A Virginia photographer was on the last day of his job at the local newspaper when he captured the defining images of the violent Charlottesville protest.
Ryan Kelly, a staff photographer for Charlottesville's Daily Progress, snapped photos Saturday as a car barreled into a crowd of counterprotesters marching against a white nationalist rally. One woman died and 19 were injured.
"I didn't have any sense of details of what was happening," Kelly, 30, told CNN's Anderson Cooper on Monday. "I knew immediately that something horrible had happened and I knew it had happened intentionally."
He added: "But it all happened very, very quickly, and he [the driver] was gone as soon as he came down [the hill]."
Saturday was supposed to be Kelly's last day working for the Daily Progress (he's soon moving on to a job as the digital and social media coordinator for a Virginia brewery). The newspaper's staff had been prepping coverage for the white nationalist rally -- and the counterprotests -- for weeks, he said.
Kelly told the Columbia Journalism Review he was walking in front of the anti-white nationalist protesters when the car came screeching in, next to where he was standing on the sidewalk.
"I could barely even react, it was just all instinct to even put my camera up to my face in the first place and be able to take any pictures at all," he told CNN.
The driver backed out of the crowd, and Kelly said he tried to chase after him, but the gray Dodge Charger got away faster than he expected.
Kelly said he was in the street just seconds before the car crashed into the crowd.
"Frankly, it was dumb luck that I was on the sidewalk instead of the middle of the road when I was," he told CJR. "I was right where the car went, and I am very fortunate."
Kelly said he has no doubt the driver intentionally plowed into the crowd.
"He backed up the hill.

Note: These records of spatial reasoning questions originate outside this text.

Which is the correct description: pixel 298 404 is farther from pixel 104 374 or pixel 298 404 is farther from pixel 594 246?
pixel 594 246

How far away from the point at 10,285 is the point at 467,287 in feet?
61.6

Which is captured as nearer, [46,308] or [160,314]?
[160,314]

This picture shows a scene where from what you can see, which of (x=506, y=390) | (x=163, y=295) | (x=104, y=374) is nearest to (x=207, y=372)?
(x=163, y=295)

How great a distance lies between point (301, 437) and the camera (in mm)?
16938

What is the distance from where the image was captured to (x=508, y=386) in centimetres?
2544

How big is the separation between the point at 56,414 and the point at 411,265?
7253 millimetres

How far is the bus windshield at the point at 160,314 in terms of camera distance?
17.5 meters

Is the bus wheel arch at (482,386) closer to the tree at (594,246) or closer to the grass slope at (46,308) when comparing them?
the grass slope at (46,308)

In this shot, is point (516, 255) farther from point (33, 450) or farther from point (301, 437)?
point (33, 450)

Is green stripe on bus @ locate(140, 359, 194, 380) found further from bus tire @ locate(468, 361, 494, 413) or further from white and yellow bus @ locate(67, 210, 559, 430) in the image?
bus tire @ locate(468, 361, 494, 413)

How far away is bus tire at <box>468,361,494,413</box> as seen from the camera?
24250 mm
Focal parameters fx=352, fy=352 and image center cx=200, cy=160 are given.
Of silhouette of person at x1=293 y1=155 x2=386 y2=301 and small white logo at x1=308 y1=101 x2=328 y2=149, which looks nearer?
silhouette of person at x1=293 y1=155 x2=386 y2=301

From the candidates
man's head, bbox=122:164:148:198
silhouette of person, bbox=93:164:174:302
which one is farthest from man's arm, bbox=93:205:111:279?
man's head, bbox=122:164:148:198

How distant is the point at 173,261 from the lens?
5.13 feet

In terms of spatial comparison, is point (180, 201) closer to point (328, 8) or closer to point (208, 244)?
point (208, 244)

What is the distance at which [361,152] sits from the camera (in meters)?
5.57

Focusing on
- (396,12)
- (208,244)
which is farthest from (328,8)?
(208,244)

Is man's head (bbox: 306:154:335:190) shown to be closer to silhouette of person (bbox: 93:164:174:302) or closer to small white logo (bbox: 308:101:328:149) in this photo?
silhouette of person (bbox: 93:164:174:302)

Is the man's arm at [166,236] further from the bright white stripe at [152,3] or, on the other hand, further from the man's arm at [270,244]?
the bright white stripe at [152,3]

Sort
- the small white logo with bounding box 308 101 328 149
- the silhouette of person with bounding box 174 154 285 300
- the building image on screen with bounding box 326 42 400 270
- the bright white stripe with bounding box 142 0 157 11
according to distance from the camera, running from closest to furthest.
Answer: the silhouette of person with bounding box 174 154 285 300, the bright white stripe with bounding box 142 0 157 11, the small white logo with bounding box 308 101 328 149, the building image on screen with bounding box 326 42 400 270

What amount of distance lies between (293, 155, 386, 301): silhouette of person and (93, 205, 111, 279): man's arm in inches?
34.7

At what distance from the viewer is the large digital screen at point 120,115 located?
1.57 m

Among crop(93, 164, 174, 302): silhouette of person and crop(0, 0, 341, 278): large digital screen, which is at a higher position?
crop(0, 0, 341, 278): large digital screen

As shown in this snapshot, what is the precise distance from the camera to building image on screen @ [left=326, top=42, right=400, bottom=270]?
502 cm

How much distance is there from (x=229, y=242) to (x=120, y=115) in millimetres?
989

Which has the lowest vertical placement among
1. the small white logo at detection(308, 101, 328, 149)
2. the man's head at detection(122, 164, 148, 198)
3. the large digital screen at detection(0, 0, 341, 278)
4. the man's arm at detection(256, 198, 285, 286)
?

I passed by in front of him. I was on the road for maybe 10, 15 seconds. I moved over to the sidewalk," Kelly told CNN. "And then he came barreling down at full speed in to the crowd, immediately put in to reverse and reversed at speed back up the hill and took off down the side street."
James Alex Fields Jr. was taken into police custody shortly after the crash, and now faces charges of second-degree murder, three counts of malicious wounding and failure to stop in an accident that resulted in death.
Kelly's photo shows counterprotester Marcus Martin flying through the air. He suffered a broken leg when he pushed his fiancée, Marissa Blair, out of the way, Blair told CNN.
The couple were attending the anti-white nationalist rally with Blair's co-worker and friend, 32-year-old Heather Heyer, who died in the crash.
"She would never back down from what she believed in. And that's what she died doing, she died fighting for what she believed in," Blair said.
Kelly said he knows his photo has gone viral, but he hasn't thought much about the impact, yet. Right now he's focused "on the fact that it was a horrible day."
"This experience has been bittersweet, and it is way more bitter than sweet," Kelly told CJR. "A person died, a lot of people were injured, people were in shock, a community has been terrorized."